In other words, at present politicians can in effect decide what crimes the Hawks must investigate and, by implication, what crimes it should stay away from. This line of reasoning makes sense. If a President or other members of the executive are corrupt and wishes to avoid criminal sanction, these provisions would help them to do so. Although parliament is supposed to have some oversight function over this function, the President – as leader of the majority party — have indirect control over the majority of members of Parliament and hence could potentially ensure that no oversight takes place. If this ever happened this would completely subvert the corruption fighting ability of the Hawks – at least as it relates to politically connected individuals and institutions.

The majority made clear that it was not assuming that these powers would be abused by any politician. But where politicians are given powers over a corruption fighting unit that can be abused, that body does not have the requisite independence to make it effective.

From the above it must be clear that it is going to be difficult for the executive and Parliament to comply with the judgment by merely tweaking the existing legislation. A completely new institution with far more safeguards to secure its independence will have to be created. Of course, even such a body will only be as good as the people appointed to it. The professional naysayers will argue that such a body will never be truly independent because fundamentally dishonest or corrupt people will be appointed to it to protect the ANC.

I would disagree with such a pessimistic assesment.

Where a body’s independence is secured and where the body is protected from political interference, those who work for that body often grow in confidence and often begin to embody the values of that body. The pride and respect that comes with such a position often assists an individual to act in a manner not expected by those who might have appointed the person.

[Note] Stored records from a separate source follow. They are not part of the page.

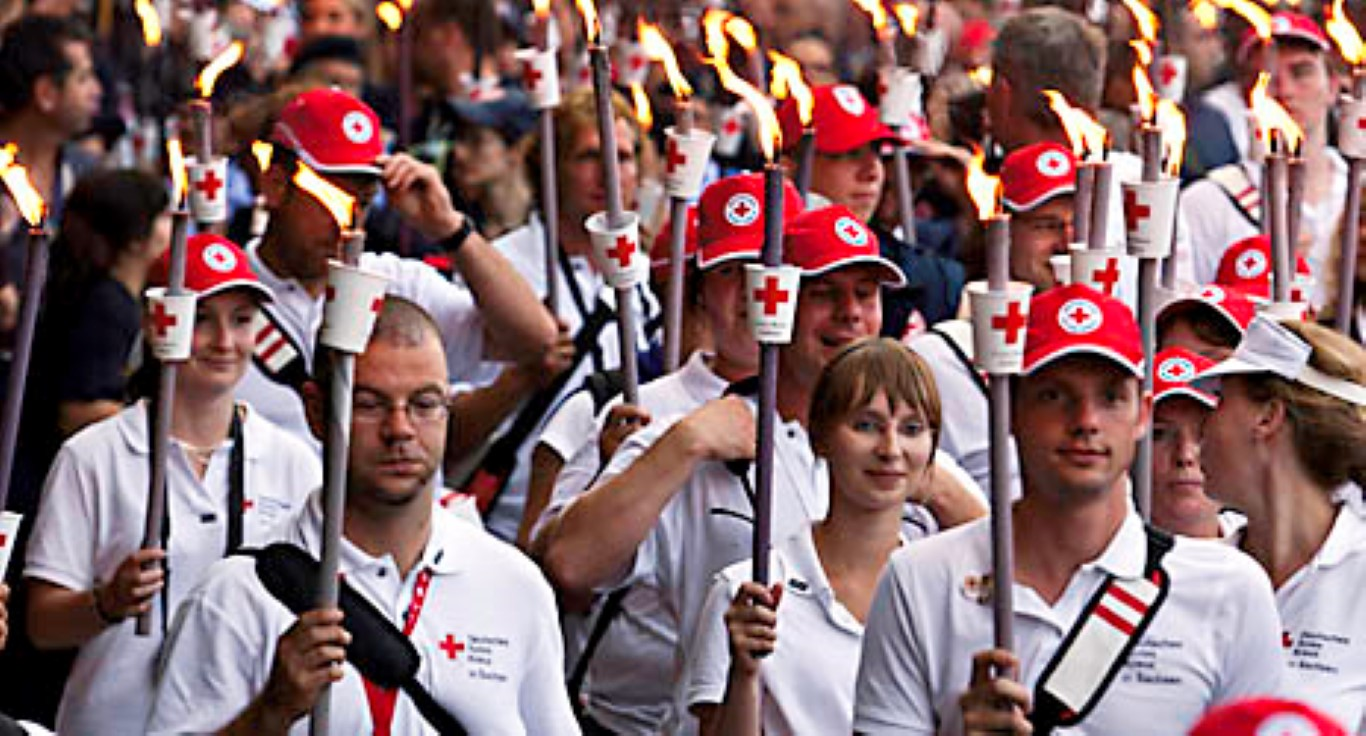 From the town of Solferino an estimated 13,000 members of the Red Cross Red Crescent Movement embark on a     8.6 kilometer torch-lit procession called the fiaccolta to celebrate the 150th anniversary of the Red Cross Red Crescent Movement.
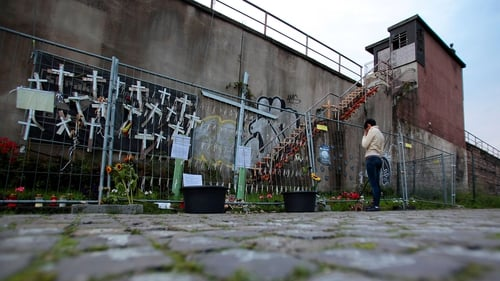 A woman stands next to a memorial for the victims in Duisberg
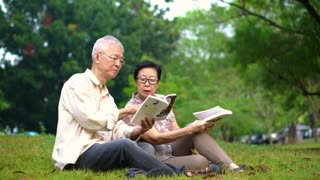 Asian senior couple reading books at the park.Spend quality time and never stop learning something new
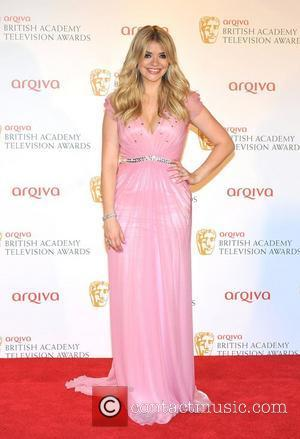 Awkward! Holly Willoughby Flashes Pants At Bafta Awards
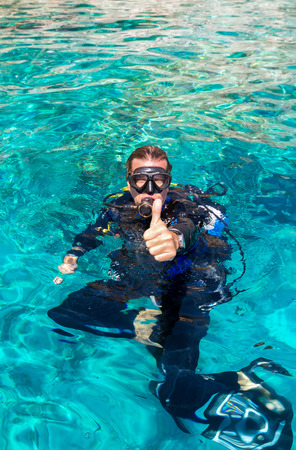 Male scuba diver in water shows the thumbs up sign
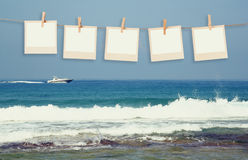 Old polaroid photo frames hnaging on a rope with beach background Royalty Free Stock Photo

I recall the words of an apartheid era Minister of Justice who at that time appointed South Africa’s judges and who complained that “the problem with these judges is that once appointed they think they have been appointed on merit and start thinking for themselves”. Hopefully the members of an independent corruption fighting body will have the integrity to follow this route.

Meanwhile the ball is back in the ANC government’s court. Only time will tell whether it will try to circumvent the judgment with cosmetic changes to the existing legislation or whether it has also realised that corruption — whether committed by an ANC leader, a white businessman or someone who has donated pots of money to the governing party — disproportionally disadvantages the poor and will, if not checked, fatally undermine the credibility and legitimacy of the ANC government.